0.001% (Very Low)Generally acceptable target range, especially for sensitive data.Acceptable target range, approaching the "impossibility" standard.Likely acceptable under Expert Determination.Likely considered "reasonable."May or may not be a consumer report, depending on the specific use. Anonymization/de-identification likely necessary but may be sufficient.
< 0.001% (Extremely Low)Acceptable. For all intents and purposes should be considered anonymous.Acceptable. For all intents and purposes should be considered anonymous.Acceptable under Expert Determination.Acceptable. For all intents and purposes should be considered anonymous.Most likely not a consumer report. Anonymization/de-identification highly likely to be sufficient.

Examples:

  • 0.0000000125% (1 in 8 billion): This risk is lower than the probability of randomly identifying an individual on Earth. It's an extremely low risk that would generally be considered anonymous for all practical purposes.
  • 0.001% (1 in 100,000): This risk means that, on average, one person could potentially be re-identified in a dataset of 100,000 individuals. Whether this is acceptable depends on data sensitivity, context, and applicable regulations.
  • Contextual Evaluation: These numerical examples must be considered within the specific context of the data and its use. Factors like population size, data sensitivity, and potential harm from re-identification all play a role in determining acceptable risk. A seemingly low risk for a large population might still be unacceptable for a smaller, more vulnerable population.

Conclusion:

Quantifying re-identification risk is a complex but crucial aspect of data protection.
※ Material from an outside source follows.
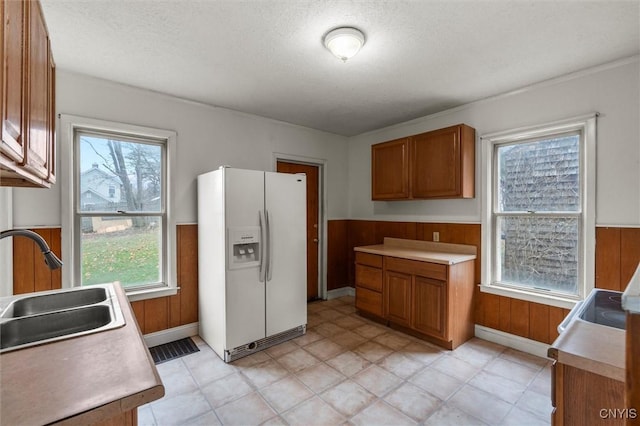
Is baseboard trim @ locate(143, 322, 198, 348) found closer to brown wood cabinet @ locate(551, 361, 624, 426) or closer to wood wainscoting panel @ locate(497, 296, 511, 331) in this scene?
brown wood cabinet @ locate(551, 361, 624, 426)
While specific numerical thresholds are rarely prescribed, aiming for a very low risk level (0.01% to 0.001% or lower) is generally a good benchmark for complying with regulations and upholding ethical standards. A holistic approach that combines robust anonymization techniques, strict access controls, strong security measures, and ongoing risk assessment is essential for protecting data.